This is the latest of the Wayward Children novellas, and it returns the reader to the world of the Moors – the home that Jack and Jill found when they went through their door. McGuire’s second novella explored Jack and Jill’s life before they attended the Home for Wayward Children. I actually hadn’t expected her to return the Moors, but Jack and Jill’s return at the end of the Every Heart a Doorway had certainly left the potential to explore more of their story.
The novel begins in Christopher’s room, formerly Jack’s, as lightning strikes in his basement. A door follows the lightning, and two teen girls come through – a girl none of them know and what appears to be Jill. Sumi quickly corrects them that is Jack in Jill’s body, and once they wake the unconscious twin, Jack confirms that Jill and her master did indeed force her mentor to perform a body swap between the two. Jack has to go back to the Moors to regain her true body before she cracks from the wrongness and save her chosen home as Jill and the Master are about to shift the balance of the Moors. The only place she could think to go to regroup was her former school, and she quickly finds allies to go back with her, including Sumi, Kade, Cora and Christopher – despite the school’s no quest rule.
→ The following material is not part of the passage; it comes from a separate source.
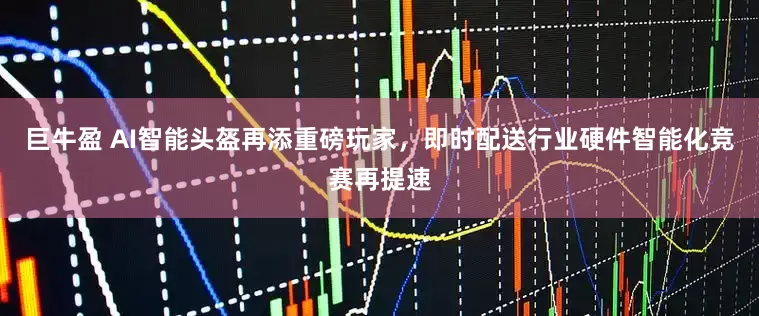 巨牛盈 AI智能头盔再添重磅玩家，即时配送行业硬件智能化竞赛再提速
Since I liked the Moors and the idea of a world where the mad scientist and the evil vampire master serve to keep each other in check, I was happy enough to go back. I liked this one more than some other novellas in the series, but I also felt like it was more distant? McGuire has had a slightly omniscient perspective in all of these, but she also has used one character’s view point to provide that emotional connection. In Down Among the Sticks and Stones, the narrator reveals Jack’s emotional inner life, and while the first novel used Nancy as its center. This novella lacked that. She briefly touched on Cora and Christopher’s view points but it felt more removed. Even the insights into Jack seemed to be mostly ones she shared vocally or statements other made about her rather than from the narrator? That might be incorrect, it just felt like this novella let us less into people’s heads and was more focused on the actions required to happen to get to the end.